Summary of the invention
The problem that graphene dispersion is uneven, cause performance limited is there is in graphene phenolic-resin preparation in order to solve in above prior art, the invention provides a kind of Graphene to be more evenly distributed in resol, the obtained graphene phenolic-resin matrix material that resin shock strength is high, molding shrinkage is low.
Present invention also offers the preparation method of described graphene phenolic-resin matrix material.
Present invention also offers the application of described graphene phenolic-resin matrix material.

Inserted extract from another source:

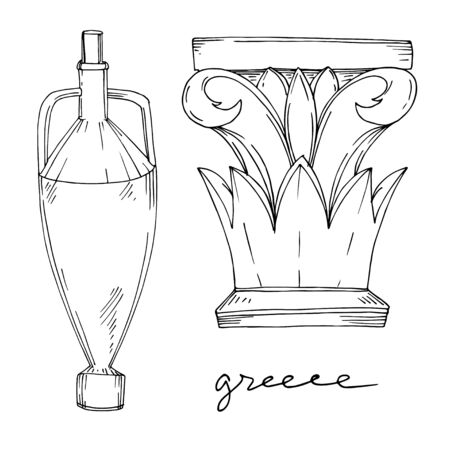 Vector Antique greek amphoras and columns. Black and white engraved ink art. Isolated ancient illustration element on white background.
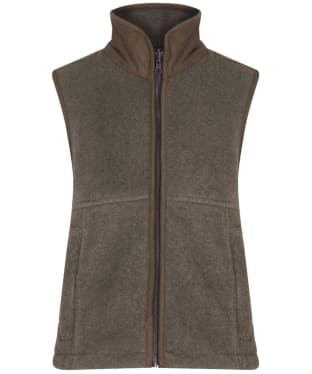 Children's Alan Paine Aylsham Fleece Waistcoat, 3-16yrs - Brown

The present invention is achieved by the following measures:
A kind of graphene phenolic-resin matrix material, is obtained by following steps:
(1) graphene oxide, hydrazine hydrate, tensio-active agent, aldehyde solution are joined in reactor, stir, react at being warming up to 80 ~ 100 DEG C;
(2) reaction solution that step (1) obtains is cooled to 60 ~ 80 DEG C, reconciles pH value to 1.5-4.5, add phenol, be warming up to 85 ~ 100 DEG C of reactions, heat up dehydration, to obtain final product.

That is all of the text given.